But because the EB-5 industry is virtually unregulated, it has become a magnet for amateurs, pipe-dreamers, and charlatans, who see it as an easy way to score funding for ventures that banks would never touch. They’ve been encouraged and enabled by an array of dodgy middlemen, eager to cash in on the gold rush. Meanwhile, perhaps because wealthy foreigners are the main potential victims, U.S. authorities have seemed inattentive to abuses.
Certainly, there are thriving, completed successes... Others who have examined the program view it very differently. They question whether it generates many jobs—especially in needy areas...
There are two reasons for that. First, the government is exceedingly generous in its employment tally. It gives EB-5 investors credit for all the jobs theoretically spawned by a project even when EB-5 money represents only a sliver of its financing. Second, for many mainstream ventures, EB-5 money isn’t really creating jobs—it’s merely saving developers money for projects that would be financed anyway. (Indeed, those big companies are actually “hijacking” money from worthy smaller investments in hard-hit areas, argues Michael Gibson, a financial adviser who vets EB-5 investments.)
What changed

As explained, the 2008 financial crisis launched EB-5 as a source of cheap capital:
At the heart of the program is an unusual trade: Because the immigrants care far more about getting a green card than anything else (their families get visas too), they’re willing to accept a token financial return. In fact, when “administrative” fees of about $50,000 are added, they’re typically paying for the privilege of sinking $500,000 into a U.S. venture for five to seven years—with no guarantee that they’ll ever get it back. And in part because of distance and language barriers, the targets of EB-5 pitches seem ill-equipped (or disinclined) to assess the business risks.
Though the government issues the visas, private developers reap the benefits. After middlemen get their piece, the cost of EB-5 capital runs between 4% and 6% a year—less than half of what developers would typically have to pay for mezzanine debt or to equity investors.

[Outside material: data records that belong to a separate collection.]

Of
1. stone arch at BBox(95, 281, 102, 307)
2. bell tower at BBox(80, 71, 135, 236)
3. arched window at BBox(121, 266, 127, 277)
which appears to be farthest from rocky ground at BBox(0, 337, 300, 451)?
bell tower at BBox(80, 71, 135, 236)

Raising $100 million through EB-5 can add $20 million to a project’s bottom line.
The growing demand for EB-5 financing is being met largely by new Chinese millionaires, eager for greater freedom and less pollution, or to send their kids to college in the U.S. More than 80% of the program’s applicants now come from China, making it the mother lode for EB-5 prospecting.
The article includes a visit to Brian Su’s glitzy annual “Invest in America Summit,” held in March in Shanghai. And, as described, "EB-5 fundraising is a messy process, more like pitching vacation timeshares than any normal form of deal finance."

The lack of safeguards

The article explains:
Despite the arrival of institutions like Related, EB-5 remains a wild and woolly realm. For starters, few of the usual safeguards for multimillion-dollar financings exist. EB-5 investments are typically sold through unregistered securities offerings and rarely involve broker-dealers, so deal documents receive no SEC scrutiny and face little due diligence. Even the corporate attorneys who prepare offering documents rarely check their clients’ claims or backgrounds, according to EB-5 lawyers and experts. Many EB-5 attorneys represent both the project and the investors, a clear conflict, and take undisclosed fees from developers—up to $60,000 per immigrant—to steer clients to particular projects.
The EB-5 program isn’t overseen by a financial regulator but by the U.S. Citizenship and Immigration Services (USCIS), part of the Department of Homeland Security. Accustomed to processing visas and conducting immigrant background checks, USCIS is ill-equipped to review business plans, job- creation studies, and securities offerings. The SEC retains the power to police fraud. What that means is the agency has no mechanism to sniff out a problem until it has exploded, at which point the agency can only clean up the mess.
Gaming the system

The article explains:
One essential part of gaining USCIS approval was crafting an acceptable “targeted employment area,” or TEA. The EB-5 law requires investment in a district that is either rural or has a jobless rate that is 150% of the national average. But after years of industry pressure, it’s now USCIS policy to automatically accept any state designation of a TEA, even though states routinely approve gerrymandered districts that tack on distant high-unemployment tracts to allow EB-5 endeavors in wealthy areas.
Will anything change?

The article concludes:
In the aftermath of the scandal—merely the biggest to afflict the EB-5 program—the SEC has brought a second fraud case; issued a formal “investor alert”; and opened a broader inquiry into the business, reportedly issuing subpoenas to more than a dozen regional centers. USCIS says it has beefed up its oversight, hiring a team of experts to more closely scrutinize business proposals. Still, the government hasn’t tightened the rules governing the visa program.
Industry practitioners such as consultant Wright seem to like EB-5 just as it is. As he put it in an email, the Sethi case “is an example of how the U.S. system works to protect investors. The SEC, FBI and [USCIS] stepped in to investigate this situation, and investors were able to recover their funds.”
For its part, the industry trade organization, the Association to Invest in the USA, has launched a new “legislative action center” to “empower EB-5 stakeholders to tell their stories of capital formation and resulting job creation to federal decision-makers in Congress.” Their goal is to lift the cap on visas and dramatically expand the program. Their slogan: “EB-5 is working.”
My posted comment
This very strong piece touches on most of the very troubling aspects of the EB-5 program, many of which I've dissected in my Atlantic Yards Report coverage:

It should be noted, however, that the deception involves not merely small-timers in Chicago.
Major, NYSE-traded corporations like Forest City Enterprises are involved, via the company's New York-based affiliate, Forest City Ratner. The first round of EB-5 funding was purported to go into the glamorous Barclays Center in Brooklyn, but had nothing to do with the NBA. The promoters at the New York City Regional Center admitted to Reuters some of their marketers were misleading potential investors, but disclaimed responsibility.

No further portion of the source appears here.